Beginning with the achievements of Mahatma Gandhi and following the legacy of nonviolence through the struggles against Nazism in Europe, racism in America, oppression in China and Latin America, and ethnic conflicts in Africa and Bosnia, Nagler unveils a hidden history.

Nonviolence, he proposes, has proven its power against arms and social injustice wherever it has been correctly understood and applied.

Nagler shows how nonviolence operates and why it has sometimes failed, revealing the principles by which nonviolence has proved effective against mass conflict. He also explores these same principles in the context of the growing violence of American society.

Berkeley Hills Books, 2001
336 pages


The Life of the Law
Anthropological Projects
By Laura Nader

Berkeley legal anthropologist Laura Nader looks at the anthropology of law in the second half of the 20th century, tracing the influences of globalization, alternative dispute resolution, multinational corporations and the free-market economy on social justice. A central theme is that the power of the individual to litigate is eroding in favor of the power of the corporation and the state, both of which shape law.

Drawing on her early fieldwork in the 1950s and ’60s, Nader argues that conflict and litigation keep a society healthy, because they challenge the powerful, and that restricting access to justice by individual plaintiffs weakens democracy.

Robert Fellmeth, director of the Center for Public Interest Law at the University of San Diego, said of the book: “Nader’s conversational commentary illuminates the current central policy debates over tort reform, class-action remedies, the World Trade Organization, criminal prosecution or corporate crime, and Alternative Dispute resolution, which substantially affect U.S. and international legal systems.”

University of California Press, 2002
262 pages

The Shabbat Elevator and Other Sabbath Subterfuges
An Unorthodox Essay on Circumventing Custom and Jewish Character
By Alan Dundes

This book examines the multitude of ingenious means that Jews have devised to avoid breaking the taboos of the Sabbath, using as his sources of Sabbath observances the Old Testament, the New Testament and various rabbinical writings.
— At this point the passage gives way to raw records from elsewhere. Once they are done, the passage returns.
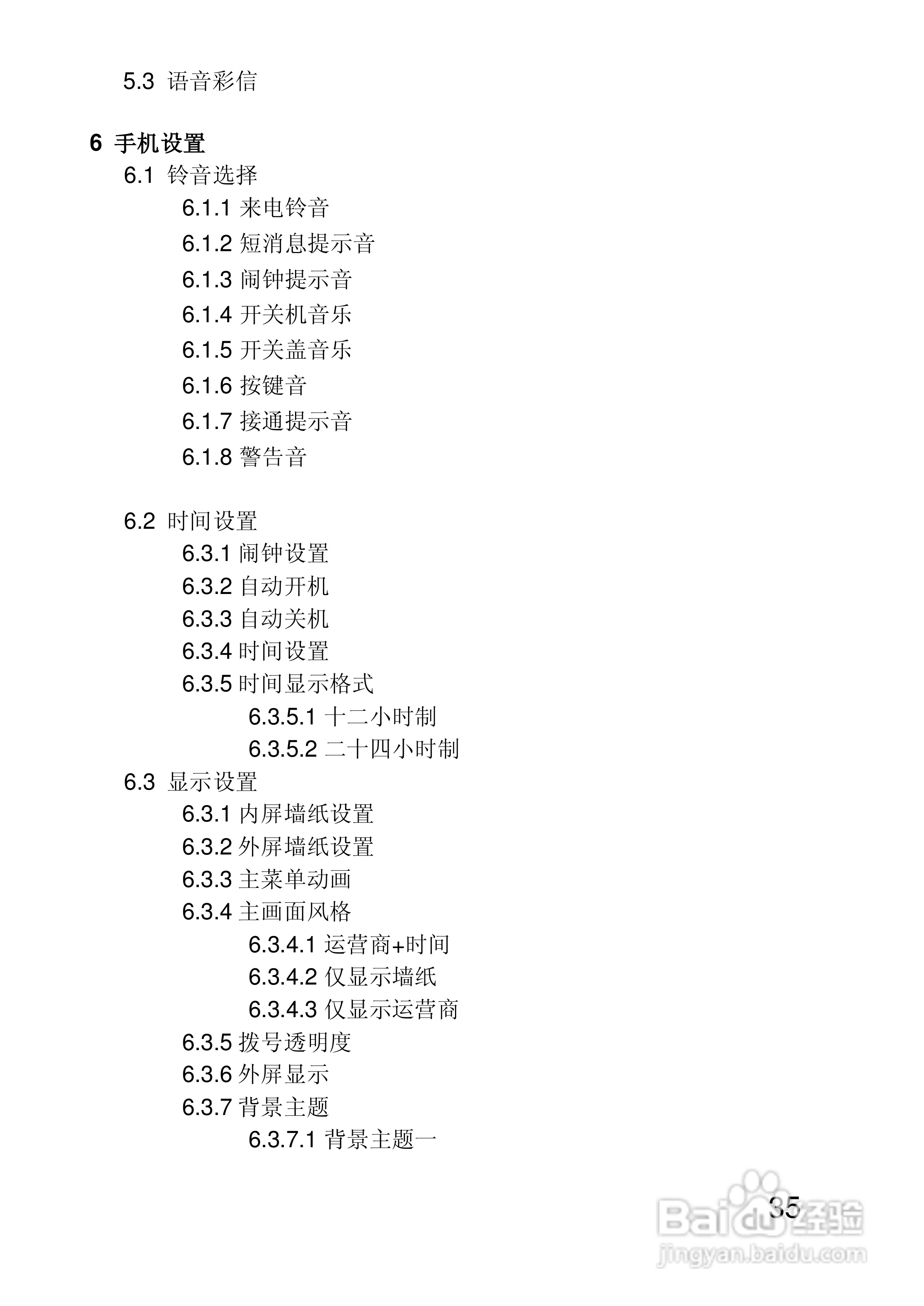 5.3 语音彩信

6 手机设置

6.1 铃音选择

6.1.1 来电铃音

6.1.2 短消息提示音

6.1.3 闹钟提示音

6.1.4 开关机音乐

6.1.5 开关盖音乐

6.1.6 按键音

6.1.7 接通提示音

6.1.8 警告音

6.2 时间设置

6.3.1 闹钟设置

6.3.2 自动开机

6.3.3 自动关机

6.3.4 时间设置

6.3.5 时间显示格式

6.3.5.1 十二小时制

6.3.5.2 二十四小时制

6.3 显示设置

6.3.1 内屏墙纸设置

6.3.2 外屏墙纸设置

6.3.3 主菜单动画

6.3.4 主画面风格

6.3.4.1 运营商+时间

6.3.4.2 仅显示墙纸

6.3.4.3 仅显示运营商

6.3.5 拨号透明度

6.3.6 外屏显示

6.3.7 背景主题

6.3.7.1 背景主题一

35

Baidu经验
jingyan.baidu.com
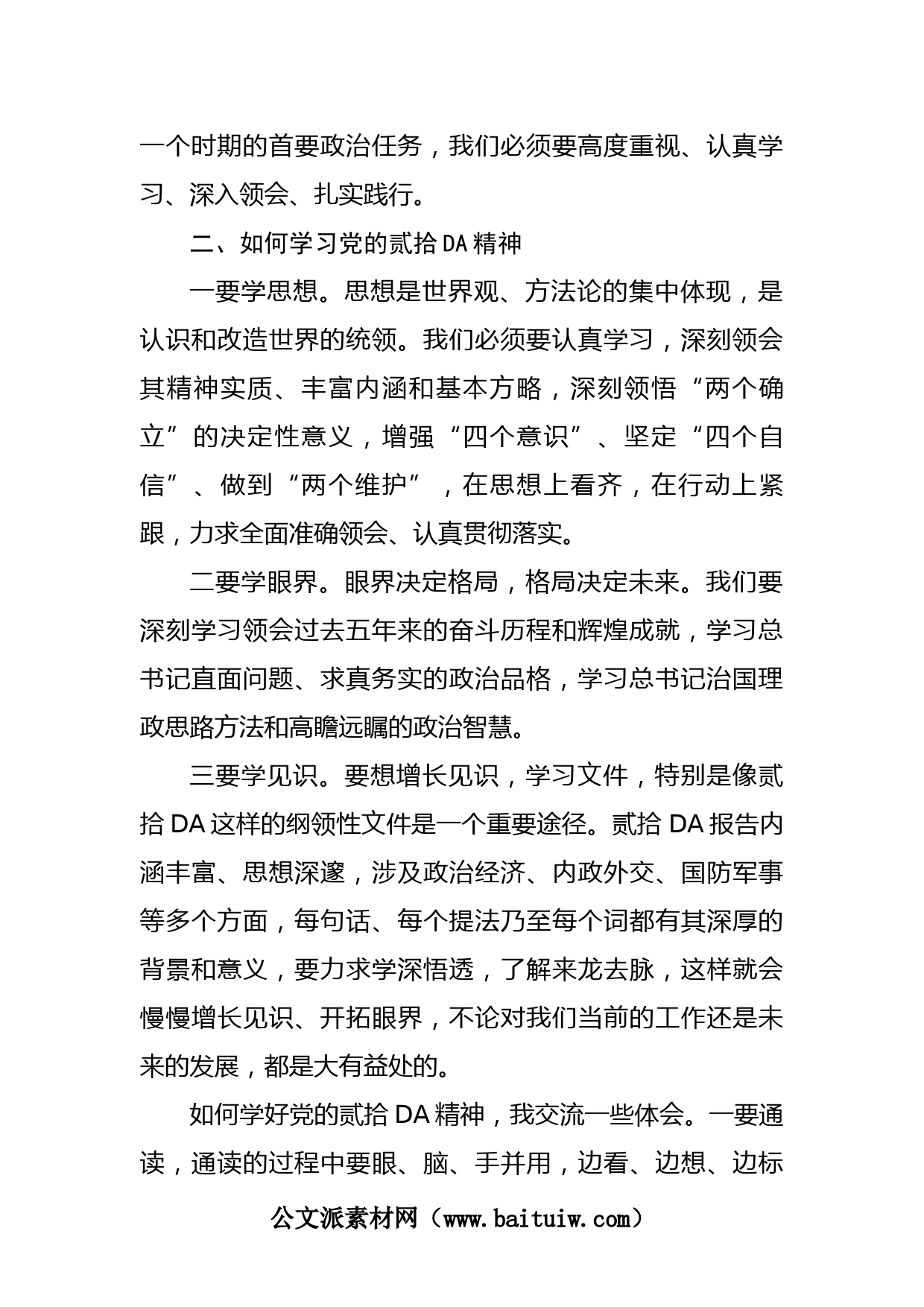 一个时期的首要政治任务，我们必须要高度重视、认真学习、深入领会、扎实践行。

二、如何学习党的贰拾DA精神

一要学思想。思想是世界观、方法论的集中体现，是认识和改造世界的统领。我们必须要认真学习，深刻领会其精神实质、丰富内涵和基本方略，深刻领悟“两个确立”的决定性意义，增强“四个意识”、坚定“四个自信”、做到“两个维护”，在思想上看齐，在行动上紧跟，力求全面准确领会、认真贯彻落实。

二要学眼界。眼界决定格局，格局决定未来。我们要深刻学习领会过去五年来的奋斗历程和辉煌成就，学习总书记直面问题、求真务实的政治品格，学习总书记治国理政思路方法和高瞻远瞩的政治智慧。

三要学见识。要想增长见识，学习文件，特别是像贰拾DA这样的纲领性文件是一个重要途径。贰拾DA报告内涵丰富、思想深邃，涉及政治经济、内政外交、国防军事等多个方面，每句话、每个提法乃至每个词都有其深厚的背景和意义，要力求学深悟透，了解来龙去脉，这样就会慢慢增长见识、开拓眼界，不论对我们当前的工作还是未来的发展，都是大有益处的。

如何学好党的贰拾DA精神，我交流一些体会。一要通读，通读的过程中要眼、脑、手并用，边看、边想、边标

公文派素材网（www.baituiw.com）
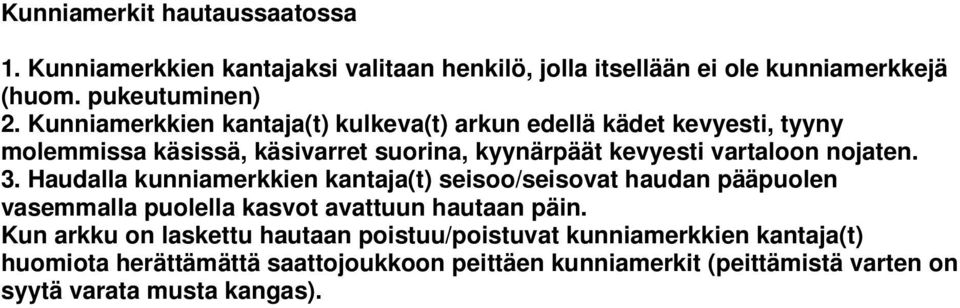 Kunniamerkit hautaussaatossa

1. Kunniamerkkien kantajaksi valitaan henkilö, jolla itsellään ei ole kunniamerkkejä (huom. pukeutuminen)
2. Kunniamerkkien kantaja(t) kulkeva(t) arkun edellä kädet kevyesti, tyyny molemmissa käsissä, käsivarret suorina, kyynärpäät kevyesti vartaloon nojaten.
3. Haudalla kunniamerkkien kantaja(t) seisoo/seisovat haudan pääpuolen vasemmalla puolella kasvot avattuun hautaan päin.
Kun arkku on laskettu hautaan poistuu/poistuvat kunniamerkkien kantaja(t) huomiota herättämättä saattojoukkoon peittäen kunniamerkit (peittämistä varten on syytä varata musta kangas).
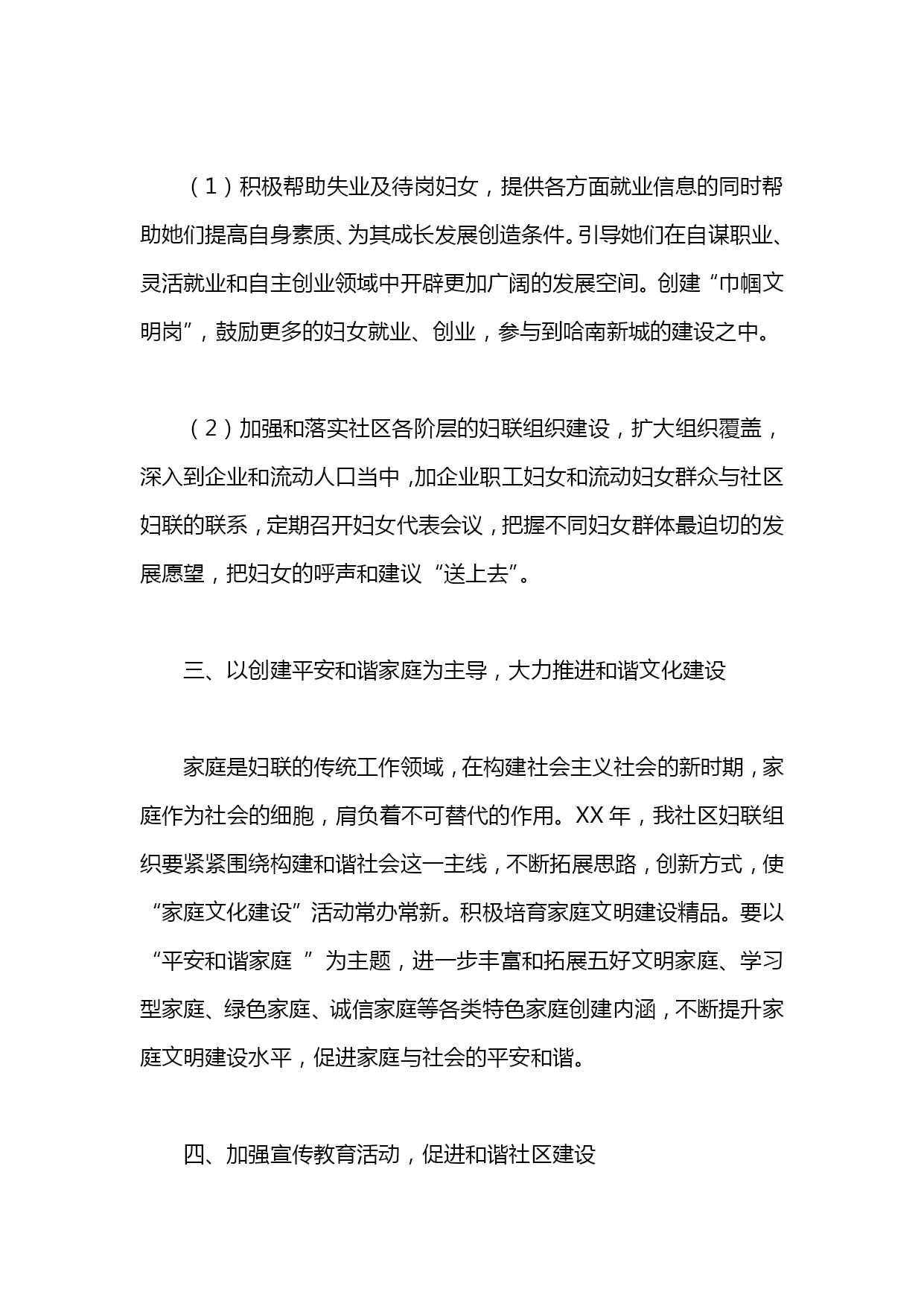 （1）积极帮助失业及待岗妇女，提供各方面就业信息的同时帮助她们提高自身素质、为其成长发展创造条件。引导她们在自谋职业、灵活就业和自主创业领域中开辟更加广阔的发展空间。创建“巾帼文明岗”，鼓励更多的妇女就业、创业，参与到哈南新城的建设之中。

（2）加强和落实社区各阶层的妇联组织建设，扩大组织覆盖，深入到企业和流动人口当中，加企业职工妇女和流动妇女群众与社区妇联的联系，定期召开妇女代表会议，把握不同妇女群体最迫切的发展愿望，把妇女的呼声和建议“送上去”。

三、以创建平安和谐家庭为主导，大力推进和谐文化建设

家庭是妇联的传统工作领域，在构建社会主义社会的新时期，家庭作为社会的细胞，肩负着不可替代的作用。XX 年，我社区妇联组织要紧紧围绕构建和谐社会这一主线，不断拓展思路，创新方式，使“家庭文化建设”活动常办常新。积极培育家庭文明建设精品。要以“平安和谐家庭 ”为主题，进一步丰富和拓展五好文明家庭、学习型家庭、绿色家庭、诚信家庭等各类特色家庭创建内涵，不断提升家庭文明建设水平，促进家庭与社会的平安和谐。

四、加强宣传教育活动，促进和谐社区建设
Because his field is folklore, Alan Dundes, professor of anthropology, introduces jokes and proverbs from the Jewish oral tradition to illustrate Jewish character as he sees it.

Dundes discovered the Shabbat elevator of the title in a hotel in Haifa, Israel, where the lobby had two elevators. One was marked “Shabbat elevator.” Upon inquiry, he learned that Orthodox Jews are prohibited from pushing elevator buttons on the Sabbath, so the hotel installed an elevator that stops automatically at each floor.

Rowman & Littlefield Publishers, 2002
199 pages

The Power of Babel
A Natural History of Language
By John McWhorter

Berkeley linguistics professor John McWhorter’s new book on the development of language presents the hypothesis that the first human language emerged about 150,000 years ago in East Africa and that all other languages — some 6,000 of them — developed from that “proto-tongue.”

In a chapter on how languages tend, with time, to become “frozen,” McWhorter offers the example of double negatives, such as “You ain’t heard nothin’ yet.” These are forbidden in standard English, although double and even triple negatives are allowed in French.

The source of the English prohibition apparently dates back to the late 1700s, when Lindley Murray wrote a treatise in which he applied to English the Latin-language prohibition on double negatives. “But modeling English on Latin made no more sense,” McWhorter notes, “than declaring that cats ought not to meow because dogs don’t.”

Wrote reviewer Philip Herbst for the American Library Association publication, Booklist: “This book is not for those uncomfortable with change. McWhorter’s main goal is to convey to laypeople what linguists know about the inexorable changeability of languages. He compares our popular understanding of language to Monopoly instructions—static and written as though ‘from on high.’ But whereas Parker Brothers is not likely to revise the rules of its game, language is as transitory as a cloud formation.”